Les milongueros ont bon dos

apprill Editeur : La Salida n°17

Auteur : Christophe Apprill

Les milongueros ont bon dos

Les amateurs sont confrontés à une prolifération de discours sur les diverses manières de danser le tango, et conjointement à la proposition de cours thématiques sur des styles spécifiques (milonguero, fantasia, salon). En écho, la question brutale d’un « vrai » tango est parfois posée, ou plus subtilement, de références historiques à des manières de danser à Buenos Aires sont évoquées. D’où provient et à quoi sert l’emploi de telles distinctions ? sont-elles fondées, dont-on y souscrire aveuglément ?

Initialement, le statut même du tango argentin en France n’est pas anodin ; le pratiquer, c’est revendiquer une différence (ce n’est pas du tango dancing, musettes, rétro, standard) , et se référer à un objet lointain, donc paré d’une certaine dose d’exotisme (Buenos Aires, ses milongas, sa culture urbaine, ses milongueros).

Passé le temps des précurseurs passionnés qui l’ont introduit et diffusé, l’offre de cours s’est considérablement étoffée (7 associations en 1996, soit environ 1600 adhérents, 66 en 1999, soit environ 5000 adhérents) et le nombre d’amateurs qui ont réalisé un séjour à Buenos Aires s’est multiplié. Plusieurs années ont passé et la notion d’un tango authentique unique a vacillé, faisant surgir la notion de style, introduite par des enseignants et des organisateurs de stages ; elle est bien reçue par les amateurs qui, confrontés à différentes manières d’enseigner et de danser commençaient à prendre acte de l’existence de cette diversité.

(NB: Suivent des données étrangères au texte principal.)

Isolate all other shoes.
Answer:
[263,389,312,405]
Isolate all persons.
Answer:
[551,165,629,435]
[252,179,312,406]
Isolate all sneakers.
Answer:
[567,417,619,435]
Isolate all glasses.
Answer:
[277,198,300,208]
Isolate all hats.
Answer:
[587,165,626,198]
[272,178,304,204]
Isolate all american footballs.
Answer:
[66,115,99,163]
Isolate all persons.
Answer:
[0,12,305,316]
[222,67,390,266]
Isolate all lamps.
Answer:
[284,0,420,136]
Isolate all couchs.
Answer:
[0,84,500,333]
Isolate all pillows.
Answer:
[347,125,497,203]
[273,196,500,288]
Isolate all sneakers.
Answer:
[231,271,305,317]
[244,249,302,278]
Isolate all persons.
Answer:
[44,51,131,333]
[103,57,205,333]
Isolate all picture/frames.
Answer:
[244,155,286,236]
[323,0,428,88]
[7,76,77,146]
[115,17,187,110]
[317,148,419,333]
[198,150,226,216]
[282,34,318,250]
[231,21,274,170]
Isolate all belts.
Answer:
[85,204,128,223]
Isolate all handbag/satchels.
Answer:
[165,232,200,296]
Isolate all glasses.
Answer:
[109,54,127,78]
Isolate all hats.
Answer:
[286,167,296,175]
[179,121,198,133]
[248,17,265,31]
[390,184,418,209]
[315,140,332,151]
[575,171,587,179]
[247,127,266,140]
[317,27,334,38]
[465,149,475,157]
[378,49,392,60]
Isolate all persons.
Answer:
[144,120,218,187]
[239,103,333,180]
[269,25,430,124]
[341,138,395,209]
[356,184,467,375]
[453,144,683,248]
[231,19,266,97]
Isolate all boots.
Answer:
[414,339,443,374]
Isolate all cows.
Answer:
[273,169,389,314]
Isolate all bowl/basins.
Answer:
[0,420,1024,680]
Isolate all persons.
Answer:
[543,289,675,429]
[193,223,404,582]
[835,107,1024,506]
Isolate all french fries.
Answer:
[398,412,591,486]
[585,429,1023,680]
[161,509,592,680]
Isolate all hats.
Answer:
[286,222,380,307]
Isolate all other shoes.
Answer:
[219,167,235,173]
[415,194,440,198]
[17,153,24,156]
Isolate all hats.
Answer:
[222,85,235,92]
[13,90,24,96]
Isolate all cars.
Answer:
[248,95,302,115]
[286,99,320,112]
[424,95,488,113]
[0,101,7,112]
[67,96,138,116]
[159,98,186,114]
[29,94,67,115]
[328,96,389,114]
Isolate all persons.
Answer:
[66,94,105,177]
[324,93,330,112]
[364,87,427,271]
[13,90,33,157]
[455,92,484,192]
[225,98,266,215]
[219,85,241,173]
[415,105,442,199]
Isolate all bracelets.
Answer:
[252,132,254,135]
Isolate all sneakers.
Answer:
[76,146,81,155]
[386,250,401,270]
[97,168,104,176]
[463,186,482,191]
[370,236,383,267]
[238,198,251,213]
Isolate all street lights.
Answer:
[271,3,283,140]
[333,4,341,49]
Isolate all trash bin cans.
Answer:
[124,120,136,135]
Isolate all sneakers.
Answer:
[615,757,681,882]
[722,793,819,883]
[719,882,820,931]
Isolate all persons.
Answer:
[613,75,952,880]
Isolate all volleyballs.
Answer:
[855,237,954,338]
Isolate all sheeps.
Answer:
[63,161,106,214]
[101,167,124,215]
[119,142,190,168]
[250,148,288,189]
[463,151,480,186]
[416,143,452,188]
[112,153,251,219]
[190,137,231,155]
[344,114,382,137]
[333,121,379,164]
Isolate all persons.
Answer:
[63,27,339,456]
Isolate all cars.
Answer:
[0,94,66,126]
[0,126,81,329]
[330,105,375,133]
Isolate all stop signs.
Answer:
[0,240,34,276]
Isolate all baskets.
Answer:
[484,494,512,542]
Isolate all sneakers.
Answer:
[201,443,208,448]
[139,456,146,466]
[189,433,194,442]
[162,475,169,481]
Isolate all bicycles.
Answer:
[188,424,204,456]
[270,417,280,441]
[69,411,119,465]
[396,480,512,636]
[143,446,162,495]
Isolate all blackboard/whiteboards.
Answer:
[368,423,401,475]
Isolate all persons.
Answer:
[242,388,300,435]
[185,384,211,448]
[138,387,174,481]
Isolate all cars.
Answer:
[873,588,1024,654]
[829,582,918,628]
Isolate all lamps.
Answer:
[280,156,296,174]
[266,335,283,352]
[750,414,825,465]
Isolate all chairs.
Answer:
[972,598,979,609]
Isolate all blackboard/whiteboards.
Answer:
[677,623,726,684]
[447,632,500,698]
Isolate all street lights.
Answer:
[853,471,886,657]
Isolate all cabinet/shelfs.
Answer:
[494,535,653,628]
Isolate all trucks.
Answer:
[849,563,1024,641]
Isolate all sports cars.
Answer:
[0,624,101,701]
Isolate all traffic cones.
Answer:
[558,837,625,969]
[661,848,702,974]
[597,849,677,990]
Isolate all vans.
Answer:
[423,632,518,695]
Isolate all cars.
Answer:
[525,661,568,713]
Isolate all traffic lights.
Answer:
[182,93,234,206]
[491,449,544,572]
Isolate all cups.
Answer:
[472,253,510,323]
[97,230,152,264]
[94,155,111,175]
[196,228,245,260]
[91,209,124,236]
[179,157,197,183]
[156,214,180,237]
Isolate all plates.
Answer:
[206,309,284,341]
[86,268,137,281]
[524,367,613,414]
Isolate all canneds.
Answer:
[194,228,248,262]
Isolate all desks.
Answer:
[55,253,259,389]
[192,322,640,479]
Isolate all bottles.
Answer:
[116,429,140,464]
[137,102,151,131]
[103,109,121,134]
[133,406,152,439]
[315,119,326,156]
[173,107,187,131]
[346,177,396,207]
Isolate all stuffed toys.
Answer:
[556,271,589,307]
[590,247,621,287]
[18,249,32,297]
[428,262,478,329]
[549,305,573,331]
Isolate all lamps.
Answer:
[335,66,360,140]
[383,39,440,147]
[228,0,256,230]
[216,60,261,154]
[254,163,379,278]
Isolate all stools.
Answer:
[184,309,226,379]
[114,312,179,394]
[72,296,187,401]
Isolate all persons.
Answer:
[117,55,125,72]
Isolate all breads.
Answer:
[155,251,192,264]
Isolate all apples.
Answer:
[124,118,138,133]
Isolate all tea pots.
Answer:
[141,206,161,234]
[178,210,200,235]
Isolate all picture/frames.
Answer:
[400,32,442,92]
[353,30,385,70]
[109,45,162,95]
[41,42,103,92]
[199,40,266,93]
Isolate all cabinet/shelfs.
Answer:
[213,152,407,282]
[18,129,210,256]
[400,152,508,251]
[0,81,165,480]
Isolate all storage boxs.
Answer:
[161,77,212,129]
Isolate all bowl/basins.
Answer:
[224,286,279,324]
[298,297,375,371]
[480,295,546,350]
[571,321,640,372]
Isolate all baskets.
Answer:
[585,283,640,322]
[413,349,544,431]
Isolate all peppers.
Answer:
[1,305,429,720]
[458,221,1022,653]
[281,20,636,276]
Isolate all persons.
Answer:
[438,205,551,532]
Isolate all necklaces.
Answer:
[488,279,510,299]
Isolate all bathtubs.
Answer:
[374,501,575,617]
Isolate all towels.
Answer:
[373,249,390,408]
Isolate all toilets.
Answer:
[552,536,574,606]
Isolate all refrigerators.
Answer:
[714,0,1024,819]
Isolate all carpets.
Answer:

Dans un premier temps, les termes du débat ont opposé le tango de scène et le tango de bal. Mais, dans un contexte concurrentiel lié à la multiplication de l’offre de cours et stages, et à la crise économique et sociale en Argentine, ainsi qu’au caractère rémunérateur du tango, un débat aux allures de polémique s’est développé sur la validité de chacun des styles, validité mesurée en rapport au lieu et au moment du bal. Ce dernier véhicule un imaginaire puissant ; on peut noter rapidement qu’il est au moins lié à deux formes idéalisées, celle des salons du centre de Buenos Aires et celle, hexagonale, du mythique « bal populaire » ?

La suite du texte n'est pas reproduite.